Address for correspondence: Campbell@alum.mit.edu

 

 

 

[2] For the Campbell Project, the distribution of the birth year of the oldest proven ancestor of the participants is as follows.  4% earlier than the 1600s, 7% in the 1600s, 56% in the 1700s, and 33% in the 1800s.  There is no reason to expect this to be anything but representative, and in fact, one could be convinced that some of these participants are outliers with longer than usual paper genealogies.

 

[5] For those markers that have been reported in the full data set.  i.e., Alleles of 12 include:  DYS425 (1412/1496), DYS439 (1411/1496), DYS426 (1088/1496), DYS388 (1108/1496).

 

[6] Only 22 of the 2322 samples (~1%) are from Ireland.

 

[7] The results column of Table 2 has the same relative weighting as if samples observed were divided by sample size (e.g. Ireland = 2/17) but this is just an alternative formula.

 

[8] OGAP haplotypes below OGAP30 have single digit sample sizes.

 

[10] http://www.m222.net/R1b1c7   David Wilson also writes:  "In 1,601 haplotypes tallied in Capelli's data table, 60 show 25/14 at 390/392. Of these, 47 are of the 25/11/14 variety, and the remaining 13 show 10 at DYS391. These instances are geographically clustered in Ireland and along the west coast of Britain from Wales to the Orkneys. A few are spread out in Southern Scotland. With the exception of two instances in Norfolk, there are no instances of the pattern in England. Capelli also reports a small cluster in Norway (four instances) and a singleton in Germany/Denmark even though these locales are outside his major study area."

 

[12] Mark McDonald writes, “The Dal Riada (Dalriads) leadership who came from Ireland in circa 500AD into what is now Argyll spoke a language akin to what is now called Erse (Irish Gaelic to the Scots) and introduced that language into Scotland - the root of modern Scots Gaelic.  They were called 'Scoti' by the Romans it is said - a word for 'raider' used in those days, and it is the root of the name Scotland which later developed as the tribes cohesed into a nation.”

 

[13] Sykes, Blood of the Isles, page 210.

 

[14] When writing about Argyll, Sykes writes, “However, the genetic signal, as far as I can judge, points to a substantial, and by the look of it, hostile replacement of Pictish males by Dalriadian Celts, most of whom relied on Pictish rather than Irish women to propagate their genes.”  Sykes, Blood of the Isles, page 210.

 

[15]  Other researchers suggest that this haplotype might be Dal Riadic Celt (see::

 http://searches2.rootsweb.com/cgi­-bin/igetch2?/u1/textindices/G/ GENEALOGY-DNA+2004+14773453734+F ).

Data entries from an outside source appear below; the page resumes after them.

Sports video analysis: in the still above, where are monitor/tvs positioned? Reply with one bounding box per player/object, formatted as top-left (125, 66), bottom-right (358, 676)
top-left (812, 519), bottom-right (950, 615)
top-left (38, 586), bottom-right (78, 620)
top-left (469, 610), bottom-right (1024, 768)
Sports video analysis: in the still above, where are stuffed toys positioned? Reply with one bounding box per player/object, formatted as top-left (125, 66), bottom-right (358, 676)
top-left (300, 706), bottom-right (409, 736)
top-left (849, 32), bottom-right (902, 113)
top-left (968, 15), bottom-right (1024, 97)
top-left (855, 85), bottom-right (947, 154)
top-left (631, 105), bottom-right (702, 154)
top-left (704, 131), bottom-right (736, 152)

However, the ubiquitous presence of OGAP4 across Scotland including its strong presence in the Pict areas of Grampian and Tayside tend to infer a more ancient introduction than the eastern movement of Celts to Argyll a thousand years ago.  Sykes writes, “There is no surviving mythology around the Picts…. Grampian and Tayside – is Pictland … The reason I cannot be more certain is itself very relevant to the myth of the Picts.  It is precisely because they are genetically close to the Gaelic Irish that these estimates are so difficult.  If they had been a relic people, a genetic isolate, then it would have been easy to distinguish them from Irish Gaels.  But on the contrary, it is extremely difficult, from which we can confidently conclude that the Picts and the Celts have the same underlying genetic origins.” [Author – i.e., R1b)

 

[16] Again this analysis confirms the statement on page 239 of Sykes book, “The Atlantis Chromosome, the prevalent Y chromosome in the Clan, is very frequent in Wales, more so in Ireland, as a proportion of Oisins as a whole.”

 

 

[17] Sykes, Blood of the Isles, page 282.  It should be noted that Oppenheimer writes very little about the Picts in his book, Origins of the British.  The reason may be that Oppenheimer’s analysis based on the Capelli data relies only on 6 markers instead of 10.  The lack of markers DYS439, DYS389-1, and DYS389-2 causes the Pict haplotypes (OGAP4) to be grouped with, and mask by, OGAP2 and OGAP12 in the Capelli data.

 

[18] Sykes, Blood of the Isles, page 214 – “So far, we have four possible influences on the genetic structure of the people of Scotland, first the Picts, then the Gaels of Ireland, synonymous with the Celts, the Vikings, and in the south of Scotland particularly, the Anglo-Normans.”